Source records
----------------

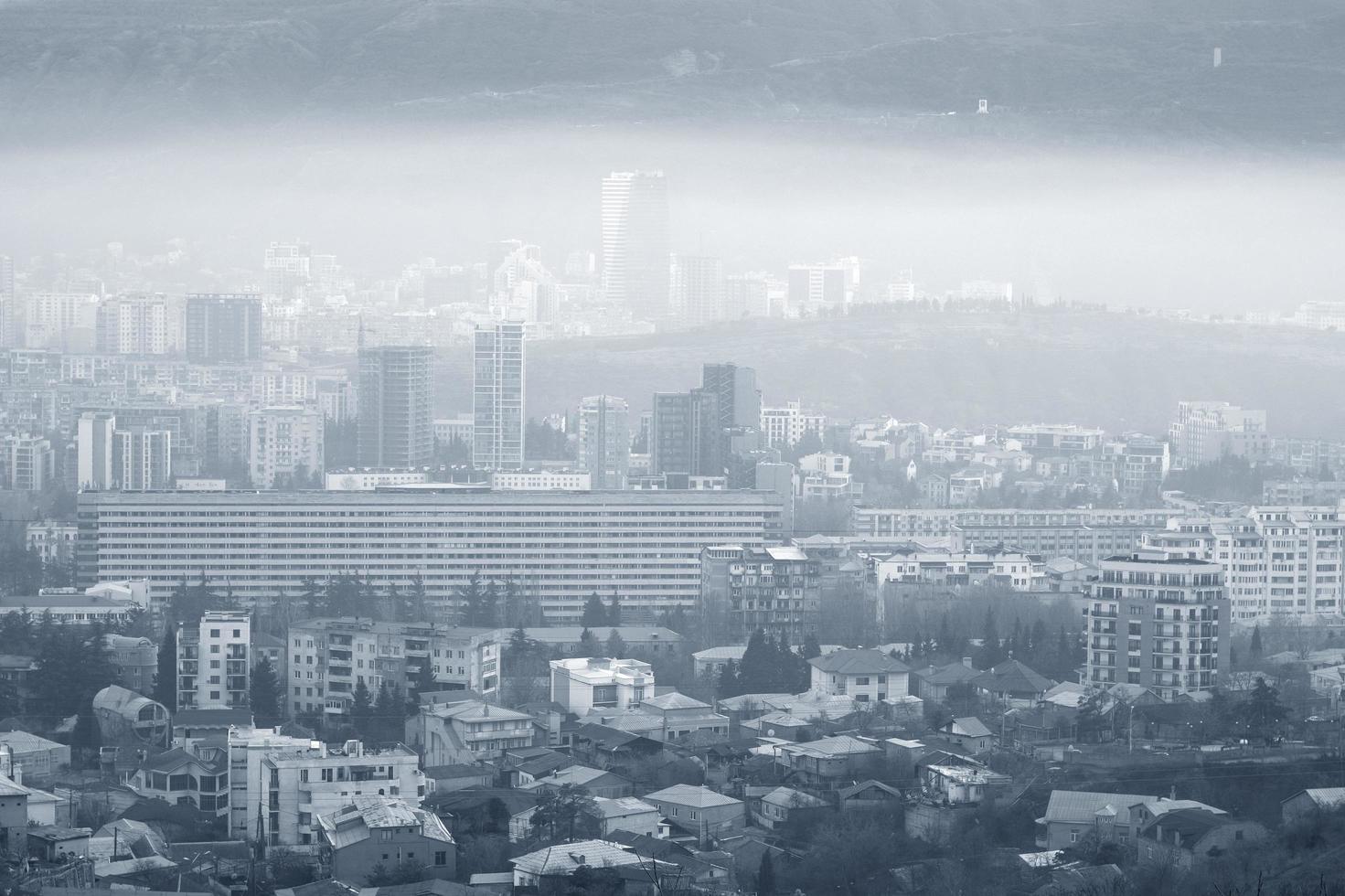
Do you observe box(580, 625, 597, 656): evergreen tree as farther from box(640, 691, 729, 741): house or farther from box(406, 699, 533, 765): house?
box(406, 699, 533, 765): house

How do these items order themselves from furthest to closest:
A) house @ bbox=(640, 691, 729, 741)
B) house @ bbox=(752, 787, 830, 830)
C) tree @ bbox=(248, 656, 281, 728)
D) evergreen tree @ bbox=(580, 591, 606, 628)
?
evergreen tree @ bbox=(580, 591, 606, 628), tree @ bbox=(248, 656, 281, 728), house @ bbox=(640, 691, 729, 741), house @ bbox=(752, 787, 830, 830)

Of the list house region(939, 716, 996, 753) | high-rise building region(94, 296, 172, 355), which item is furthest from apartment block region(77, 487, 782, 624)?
high-rise building region(94, 296, 172, 355)

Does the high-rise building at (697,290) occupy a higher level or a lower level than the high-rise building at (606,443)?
higher

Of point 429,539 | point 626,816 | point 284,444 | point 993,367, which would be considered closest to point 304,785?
point 626,816

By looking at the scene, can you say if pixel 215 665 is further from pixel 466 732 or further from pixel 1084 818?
pixel 1084 818

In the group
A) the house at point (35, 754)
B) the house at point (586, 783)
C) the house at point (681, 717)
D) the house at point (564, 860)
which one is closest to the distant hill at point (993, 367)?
the house at point (681, 717)

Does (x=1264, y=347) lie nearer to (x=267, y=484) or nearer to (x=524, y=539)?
(x=267, y=484)

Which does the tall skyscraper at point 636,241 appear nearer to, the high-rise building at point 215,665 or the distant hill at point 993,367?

----------------

Rewrite the lines from the one containing "How do these" through the end of the records, inclusive, replacing "apartment block" with "residential block" and leaving everything else unchanged.

> _Completed task_
How do these items order themselves from furthest to closest:
A) house @ bbox=(640, 691, 729, 741)
B) house @ bbox=(752, 787, 830, 830)
C) tree @ bbox=(248, 656, 281, 728)
D) evergreen tree @ bbox=(580, 591, 606, 628)
?
evergreen tree @ bbox=(580, 591, 606, 628), tree @ bbox=(248, 656, 281, 728), house @ bbox=(640, 691, 729, 741), house @ bbox=(752, 787, 830, 830)

Of the list house region(939, 716, 996, 753) | high-rise building region(94, 296, 172, 355), which item is furthest from residential block region(77, 487, 782, 624)?
high-rise building region(94, 296, 172, 355)

Does the high-rise building at (697,290) occupy a higher level or a lower level than the high-rise building at (606,443)?
higher

Of point 429,539 | point 626,816 | point 284,444 | point 993,367, which would be considered closest to point 304,785?
point 626,816

By looking at the scene, can you say if pixel 215 665 is further from pixel 466 732 or further from pixel 1084 818?
pixel 1084 818

In the group
A) the house at point (35, 754)
B) the house at point (586, 783)
C) the house at point (681, 717)
D) the house at point (564, 860)
which one is closest to the distant hill at point (993, 367)?
the house at point (681, 717)

Does (x=1264, y=347) lie nearer to (x=267, y=484) or nearer to (x=524, y=539)?
(x=267, y=484)

Which does the tall skyscraper at point 636,241 appear nearer to, the high-rise building at point 215,665 or the distant hill at point 993,367?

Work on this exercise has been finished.